Auckland Council has confirmed its extra $500 million for the city underground rail project – but councillors are now recoiling at the high ongoing costs of owning and running the tunnels and trains once the project is finished.

One councillor said the operating costs would be a “killer” for ratepayers and another said that despite ultimately paying half the projected $4.4 billion cost of the City Rail Link, “I hope that we don’t own it.”

After a cost review that raised the price of building the tunnels and stations from the CBD to Mt Eden by $1b, the council and Government have both had to find $500m to ensure a major contract is let and the project is completed in 2024.

Auckland councillors spent more than six hours debating a plan from council officers to fund the $500m by revising spending contracts, potential sales of carpark buildings and cutting the level of cash held by the organisation. 

At one point Mayor Phil Goff said one option was for the council not to contribute the extra and effectively walk away from the whole City Rail Link – but “that would leave a long hole in the ground” that would be the political legacy of those who voted that way.

“You might even be buried in it,” he joked. “I don’t know what else we would use it for.”

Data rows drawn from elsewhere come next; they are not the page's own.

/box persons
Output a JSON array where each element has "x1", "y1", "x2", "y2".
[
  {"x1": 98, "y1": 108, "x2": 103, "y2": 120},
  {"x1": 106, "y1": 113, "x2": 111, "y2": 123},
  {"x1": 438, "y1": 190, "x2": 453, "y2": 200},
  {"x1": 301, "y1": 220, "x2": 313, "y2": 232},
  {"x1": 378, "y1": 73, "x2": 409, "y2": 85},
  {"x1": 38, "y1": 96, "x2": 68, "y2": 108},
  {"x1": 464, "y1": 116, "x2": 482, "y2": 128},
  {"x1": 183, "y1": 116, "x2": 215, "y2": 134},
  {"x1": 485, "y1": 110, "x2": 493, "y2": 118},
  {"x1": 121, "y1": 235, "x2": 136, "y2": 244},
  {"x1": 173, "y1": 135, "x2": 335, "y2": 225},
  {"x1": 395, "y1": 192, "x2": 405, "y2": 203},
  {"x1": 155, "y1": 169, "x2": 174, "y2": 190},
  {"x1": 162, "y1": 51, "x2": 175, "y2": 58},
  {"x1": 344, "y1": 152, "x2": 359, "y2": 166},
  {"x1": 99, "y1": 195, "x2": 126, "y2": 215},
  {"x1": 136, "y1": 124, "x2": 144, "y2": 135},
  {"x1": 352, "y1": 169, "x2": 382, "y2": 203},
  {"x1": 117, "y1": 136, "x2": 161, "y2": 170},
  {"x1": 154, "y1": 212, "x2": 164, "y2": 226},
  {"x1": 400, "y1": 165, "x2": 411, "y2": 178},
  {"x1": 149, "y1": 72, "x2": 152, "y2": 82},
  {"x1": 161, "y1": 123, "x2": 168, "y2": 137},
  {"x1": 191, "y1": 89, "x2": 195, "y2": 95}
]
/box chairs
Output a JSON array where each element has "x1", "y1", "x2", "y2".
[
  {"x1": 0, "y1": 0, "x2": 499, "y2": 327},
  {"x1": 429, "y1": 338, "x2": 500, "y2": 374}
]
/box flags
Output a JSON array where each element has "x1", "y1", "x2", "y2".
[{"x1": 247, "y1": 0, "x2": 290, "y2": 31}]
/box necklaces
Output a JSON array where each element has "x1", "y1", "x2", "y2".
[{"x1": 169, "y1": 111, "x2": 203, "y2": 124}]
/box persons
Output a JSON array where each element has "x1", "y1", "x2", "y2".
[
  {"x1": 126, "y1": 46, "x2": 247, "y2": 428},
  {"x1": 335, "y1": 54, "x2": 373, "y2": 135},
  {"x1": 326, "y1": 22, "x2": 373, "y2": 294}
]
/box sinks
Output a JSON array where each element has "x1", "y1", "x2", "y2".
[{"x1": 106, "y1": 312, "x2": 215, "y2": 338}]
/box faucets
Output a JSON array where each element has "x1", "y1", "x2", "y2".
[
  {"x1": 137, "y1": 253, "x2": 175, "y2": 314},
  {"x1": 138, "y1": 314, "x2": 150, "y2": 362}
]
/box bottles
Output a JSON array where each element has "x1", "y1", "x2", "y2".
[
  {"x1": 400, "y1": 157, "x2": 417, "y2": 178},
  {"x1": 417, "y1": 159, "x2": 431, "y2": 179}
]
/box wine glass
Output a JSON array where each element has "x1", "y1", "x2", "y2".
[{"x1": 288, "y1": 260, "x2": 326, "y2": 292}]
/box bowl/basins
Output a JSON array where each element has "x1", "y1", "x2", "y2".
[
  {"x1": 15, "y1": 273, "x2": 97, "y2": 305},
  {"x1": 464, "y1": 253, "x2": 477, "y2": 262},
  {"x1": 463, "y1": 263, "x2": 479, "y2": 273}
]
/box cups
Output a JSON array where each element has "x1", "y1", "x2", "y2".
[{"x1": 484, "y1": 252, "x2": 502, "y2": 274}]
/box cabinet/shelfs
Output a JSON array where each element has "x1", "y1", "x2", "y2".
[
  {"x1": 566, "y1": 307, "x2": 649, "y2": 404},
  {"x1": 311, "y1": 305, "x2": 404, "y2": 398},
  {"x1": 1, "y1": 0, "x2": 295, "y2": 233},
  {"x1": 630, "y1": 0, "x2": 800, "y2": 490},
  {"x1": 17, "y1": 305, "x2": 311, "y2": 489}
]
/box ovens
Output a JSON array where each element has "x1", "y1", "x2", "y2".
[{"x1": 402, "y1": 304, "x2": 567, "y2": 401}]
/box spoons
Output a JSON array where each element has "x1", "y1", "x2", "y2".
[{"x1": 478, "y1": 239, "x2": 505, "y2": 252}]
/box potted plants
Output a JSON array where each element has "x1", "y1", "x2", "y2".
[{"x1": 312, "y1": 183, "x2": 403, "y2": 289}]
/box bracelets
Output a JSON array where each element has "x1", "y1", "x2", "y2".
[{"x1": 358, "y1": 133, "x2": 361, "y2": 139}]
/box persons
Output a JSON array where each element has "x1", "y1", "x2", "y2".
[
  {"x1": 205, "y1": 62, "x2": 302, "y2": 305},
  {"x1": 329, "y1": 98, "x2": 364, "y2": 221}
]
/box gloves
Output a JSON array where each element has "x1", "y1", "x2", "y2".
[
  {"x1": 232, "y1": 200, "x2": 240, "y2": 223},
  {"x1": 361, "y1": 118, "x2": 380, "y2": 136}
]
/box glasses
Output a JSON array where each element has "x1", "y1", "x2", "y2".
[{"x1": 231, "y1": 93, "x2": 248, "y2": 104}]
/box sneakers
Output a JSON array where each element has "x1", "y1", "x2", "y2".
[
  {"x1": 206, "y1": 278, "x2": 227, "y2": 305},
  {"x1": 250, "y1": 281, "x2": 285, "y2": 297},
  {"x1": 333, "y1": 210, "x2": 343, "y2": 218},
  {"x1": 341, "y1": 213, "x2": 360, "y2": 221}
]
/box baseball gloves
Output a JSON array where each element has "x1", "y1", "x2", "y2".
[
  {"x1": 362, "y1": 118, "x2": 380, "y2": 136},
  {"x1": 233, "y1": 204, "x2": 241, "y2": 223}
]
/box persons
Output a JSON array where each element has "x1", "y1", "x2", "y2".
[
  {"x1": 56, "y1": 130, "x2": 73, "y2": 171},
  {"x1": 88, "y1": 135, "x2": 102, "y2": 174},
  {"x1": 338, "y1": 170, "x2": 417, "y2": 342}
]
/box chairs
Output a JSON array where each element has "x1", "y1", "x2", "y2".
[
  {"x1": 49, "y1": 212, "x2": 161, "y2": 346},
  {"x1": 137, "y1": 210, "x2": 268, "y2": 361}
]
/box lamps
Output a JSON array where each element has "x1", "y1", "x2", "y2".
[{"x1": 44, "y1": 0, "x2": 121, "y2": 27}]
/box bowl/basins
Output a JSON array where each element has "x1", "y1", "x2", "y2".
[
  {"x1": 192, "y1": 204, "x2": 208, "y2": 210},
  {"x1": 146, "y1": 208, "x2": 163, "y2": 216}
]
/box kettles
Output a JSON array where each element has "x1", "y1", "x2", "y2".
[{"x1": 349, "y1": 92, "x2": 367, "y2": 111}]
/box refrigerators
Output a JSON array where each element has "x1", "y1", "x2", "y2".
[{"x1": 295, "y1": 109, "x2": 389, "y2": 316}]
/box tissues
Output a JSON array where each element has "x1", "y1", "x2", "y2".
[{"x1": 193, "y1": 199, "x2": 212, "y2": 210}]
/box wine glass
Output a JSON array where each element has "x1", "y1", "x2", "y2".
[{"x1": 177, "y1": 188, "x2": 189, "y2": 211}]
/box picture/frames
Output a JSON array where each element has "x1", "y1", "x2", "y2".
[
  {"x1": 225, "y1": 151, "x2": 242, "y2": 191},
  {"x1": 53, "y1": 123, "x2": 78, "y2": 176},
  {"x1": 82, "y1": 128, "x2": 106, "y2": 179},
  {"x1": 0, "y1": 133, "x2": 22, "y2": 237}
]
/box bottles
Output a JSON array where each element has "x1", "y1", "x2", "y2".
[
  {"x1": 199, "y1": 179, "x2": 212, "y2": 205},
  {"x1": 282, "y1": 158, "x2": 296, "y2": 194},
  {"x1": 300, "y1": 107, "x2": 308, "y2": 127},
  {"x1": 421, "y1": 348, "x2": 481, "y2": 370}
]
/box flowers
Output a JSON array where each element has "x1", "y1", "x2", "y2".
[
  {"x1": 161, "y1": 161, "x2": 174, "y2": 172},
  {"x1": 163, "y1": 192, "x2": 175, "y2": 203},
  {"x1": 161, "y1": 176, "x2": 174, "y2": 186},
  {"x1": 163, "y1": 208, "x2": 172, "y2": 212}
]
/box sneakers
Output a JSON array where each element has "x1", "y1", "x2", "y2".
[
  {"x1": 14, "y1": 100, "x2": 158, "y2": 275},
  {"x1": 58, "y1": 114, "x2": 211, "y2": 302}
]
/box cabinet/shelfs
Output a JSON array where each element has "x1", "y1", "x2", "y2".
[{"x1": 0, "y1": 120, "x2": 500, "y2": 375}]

Councillors approved the package, which does not require a rates rise or extra debt that could breach limits set for international rating agencies.

But the meeting adopted an amendment from Councillor Mike Lee that it write to the Government formally asking the Crown to increase its current 50 percent share of the cost of building the tunnel. Goff said he had already made that request to ministers but a further formal appeal could be made.

“The ongoing operational expenditure of this going forward is going to be a massive mortgage for somebody.”

“It might make a difference… I hope so, but I don’t think so,” he said.

Beyond the $4.4b capital cost, further worries emerged over how Auckland would pay for the new rail network and train services once operational after 2024. The company building it, City Rail Ltd, is half owned by the council and half by the Crown.

Councillor Christine Fletcher said of the completed system: “We need to know who is going to own it. It will be the ongoing costs of this that will be the killer. We are talking to the public about the capital costs but we know the hard yards come with the operational costs.

“What if we had one last go, in a united way, of writing to the Government and saying: ‘Could you come to the party on this?’ We need to bring the public on board.”

Councillor Chris Darby, the planning committee chair, echoed the concern over future operating costs and who would carry that burden. “We are exposed on operating costs on the labour, the maintenance and ownership.”

These costs would be more than paying to get the new rail system built by day one.

“This is where we need to have a hard conversation with the Government….. I would hope that we don’t own it.”

Darby quoted a letter from Transport Minister Phil Twyford to the NZ Transport Agency where he directed it to “plan, fund, supervise, construct and maintain rapid transit networks”.  Darby believed Twyford was signalling the CRL future costs could be the agency’s responsibility.

“The ongoing operational expenditure of this going forward is going to be a massive mortgage for somebody.”

Goff said the CRL would carry 54,000 people an hour at peak times, a critical factor in increasing passenger journeys to more than double the current number “and probably double it again”.

“This project has to go ahead. And when it is completed, the stations will look great and the service will be great and we will proud of what we have done.”